--- start EXCERPT TO READ ---

Of course, I am right and “Dick” gives us a long explanatory monologue: He’s really Dimitry Ostrovich, a talented actor and entertainer. 17 years ago, he fell in love with Mercedes. Together they plotted to kill the real Niklos and replace him using Dimitry’s legendary acting talents. They put Daphne in school and severed all social connections, even moving to another city, to reduce the risk of discovery. (How they fooled Agnes will have to be left as an exercise for the reader.)


Who says money can’t buy happiness?

A few months later, Dimitry discovered that Mercedes was cheating on him, too. Around this time, Hector also discovered his deception as he knew him in his previous life as an actor. They killed two birds with one stone: Hector agreed both to kill Mercedes and then pretend to be Niklos’s butler, presumably with the pay and luxury that entailed. And that’s how things continued for some time.

Eventually, Dimitry managed to spend all of Niklos’s money and get him into deep debt. At that point he realized that he needed to find a way to get Agnes’s money as well. Dimitry knew that “Niklos” was her only heir so he moved his so-called aunt into his house and slowly poisoned her. But, the joke was on him because she willed her estate to her long lost son, Dick Schmock. But that’s when Dimitry hatched his grand plan: he invited Raoul on the cruise for police presence, a witness to the con he was pulling off. He killed the real Dick Schmock and took over his identity, using the real Dick’s corpse for the body that Raoul and Hector saw at the start of the game. We’re left to imagine how Dimitry would avoid meeting anyone in the world that had known the real Dick.


Donald Trump? There’s no way to fit this in-universe...

Everything was going well with Dimitry’s plan, but Suzanne figured it out. She had to be killed. And since he was already killing people anyway, he took out Hector because he was the only other person that knew of the deception.

Amazingly, the game offers an explanation why I was finding strange objects in strange locations at times that made no plot-sense: it was Dimitry. He was leaving me clues all throughout the ship, originally intending to frame Rebecca, but he was having so much fun leading me around that he started planting clues to point to just about everyone. Dimitry ominously says that his plan cannot fail and he implies that he even had a strategy for this eventuality, but we do not find what it is as he is led off the ship in chains. Raoul feels good about himself, but was there a sequel planned?

--- end EXCERPT TO READ ---
--- start DATASET EXTRACT ---

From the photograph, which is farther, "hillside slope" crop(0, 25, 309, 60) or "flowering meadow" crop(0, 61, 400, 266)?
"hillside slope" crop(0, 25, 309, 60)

--- end DATASET EXTRACT ---

## OBJECTIVE
Write the next part of the recap of the cruise-ship murder mystery game, starting right after its final sentence.

## TASK RESULT
Protip: An in universe reason for a bad game mechanic, doesn’t make it fun.


Goodbye, Dimitry!

We are then given a look at what happened to each of the other suspects:
  • Father Fabiani resigned from the church to become a professional gambler.
  • Daphne ended up marrying Julio after all and are living happily ever after.
  • Rebecca remarried, finding another rich husband. This time, she was a bit more careful.
  • Rose and Tom divorced. Rose remarried and had a son, Raphael.
  • Tom was hounded by Rose’s father for his betrayal, eventually turning to drink and homelessness.
  • Dimitry Ostrovich was sentenced to life in prison.

Because he had been so good at it...


This seems so… unlikely. But at least he wasn’t a murderer.


Because now Tom couldn’t be rich enough. What a gold digger.



She didn’t get back with her first fiancee?


Look! Tom is standing up!

Just before the credits roll, we learn that Raoul has been so happy with his success on this case that he has quit the police force to become a private detective. The end!


Shadowy!


Time for a sequel!

The game was obviously setting itself up for a sequel that would never come, but at least the reveal made some amount of sense. Even so, I’m glad for it to be over. Time for something new!

Time played: 20 min
Total time: 23 hr 30 min

Deaths / Reloads:
0 restarts due to game crashes (9 total)
0 deaths (2 total)
3 bad endings for picking the wrong murderer


Now that we’re done, how does this game fare on our PISSED rating scale?

A red herring; I’ll spend half the game trying to find cat food.

Puzzles and Solvability

Cruise for a Corpse is not much like the mystery games that we have played before, or really any other adventures. The lion’s share of the game can scarcely be called an “adventure game” as we understand it, with most of the “puzzles” simply being about collecting questions to ask the suspects and simply being thorough to explore every area again and again and again. For me, I think I gave up at around the dozenth time trying to delve into every cranny in rooms I’ve traversed before, but I suppose that is still “solvable”, right? If you invested the time?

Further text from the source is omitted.